Frank Ocean Shares New Version of "Slide On Me" feat. Young Thug in Surprise 'blondedRADIO' Broadcast
Frank Ocean Shares New Version of "Slide On Me" feat. Young Thug in Surprise 'blondedRADIO' Broadcast

Frank Ocean Has Plenty Of Unreleased 'Blonde' & 'Endless' Material

Turns out that Frank Ocean has plenty of unreleased Endless and Blonde recordings that may or may not ever see the light of day.

In an interview with Pitchfork, guitarist Billy "Spaceman" Patterson, who worked on both albums, said that there's hours of material that didn't end up making it on to either release.

"There's a lot of stuff that we recorded that I still haven't heard yet," Patterson said. "We recorded a lot of music."
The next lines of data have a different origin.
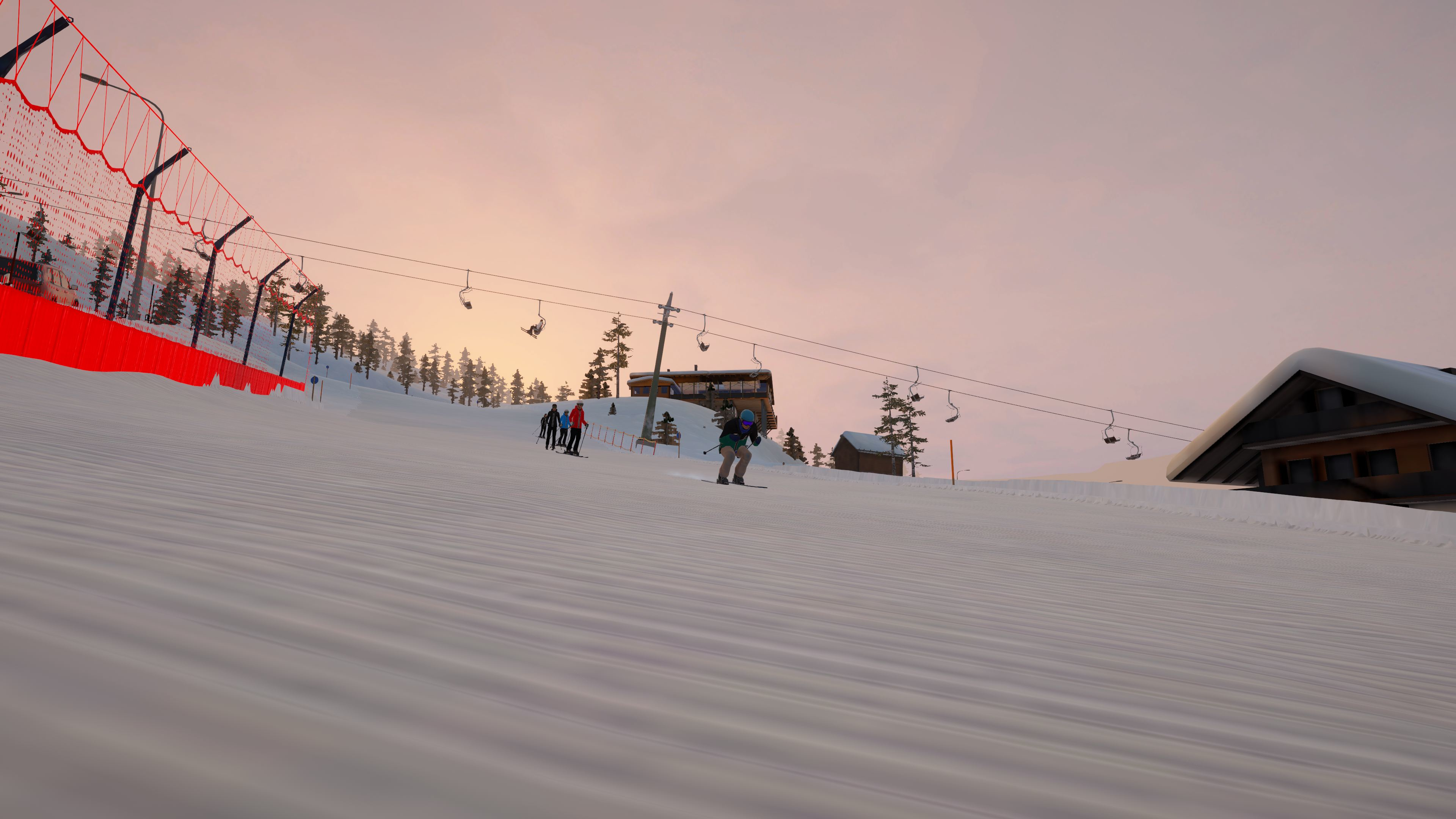 Leute, die eine verschneite Piste hinunterfahren, mit Skilift und Lodge im Hintergrund.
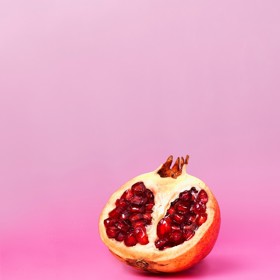 1. Granátové jablko. Nejlepší kus poznáte podle temně červené barvy bez tmavých flíčků. Dobře uzrálé avokádo má stopku zbarvenou dohněda a jeho slupka je na dotek pružná. Pozor, nikoliv měkká! To je důkaz, že bylo ovoce zamrazeno. Zajímavé je i to, že zralé granátové jablko je těžší než nezralé. Volte vždycky to těžší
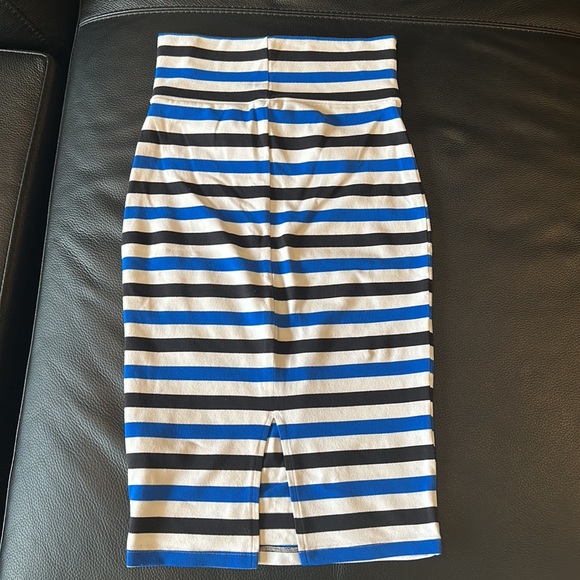 Mod BEBE Nylon Spandex Striped Skirt Size XS - Picture 4 of 6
According to the story Patterson and Ocean were often involved in lengthy studio sessions, as the former contributed acoustic and electric guitar, as well as guitar synthesizer work while recording.

"We'd go in the studio for a long time," Patterson said. "Our sessions are like, man, we had like 14 hour, 15, 16 hour sessions. So there's a whole lot of music that we wind up covering...we're creating continually. So something may happen and [Frank might] say, 'Oh, that's nice, let's try this here.'"

Endless credits Patterson for guitar on "In Here Somewhere," "Rushes" and "Deathwish (ASR)." He said he's also on Endless tracks "Slide on Me" and "U-N-I-T-Y.”  On Blonde, the artist has contributions on "Nights"; "Skyline To"; "Seigfreid"; "Ivy"; and "Pink & White."

In other Ocean related news, the elusive artist might have given his first (and probably only) interview of the year with Zane Lowe.

"Frank and I have known each other for a few years. So he trusts me enough to get on FaceTime," Lowe said in an interview with the Evening Standard magazine. "But if [that interview] doesn't work and it's not coming together, there's that moment where you have to ask yourself: 'How badly do you want to deliver this for Frank, and for the audience? And is this going to be the best way to do both?'"

He then added:

"Deciding within a few hours to jump on a plane for Tokyo to interview Frank Ocean, and getting the go-ahead from him by text — 'Yeah, do it, get on a plane' — and that's all we have: we don't have a time, we don't have a location and there's a freedom in that which makes it incredibly exciting to be working in this modern framework."

So at least if we never get these extra recordings hopefully we'll be getting a new interview.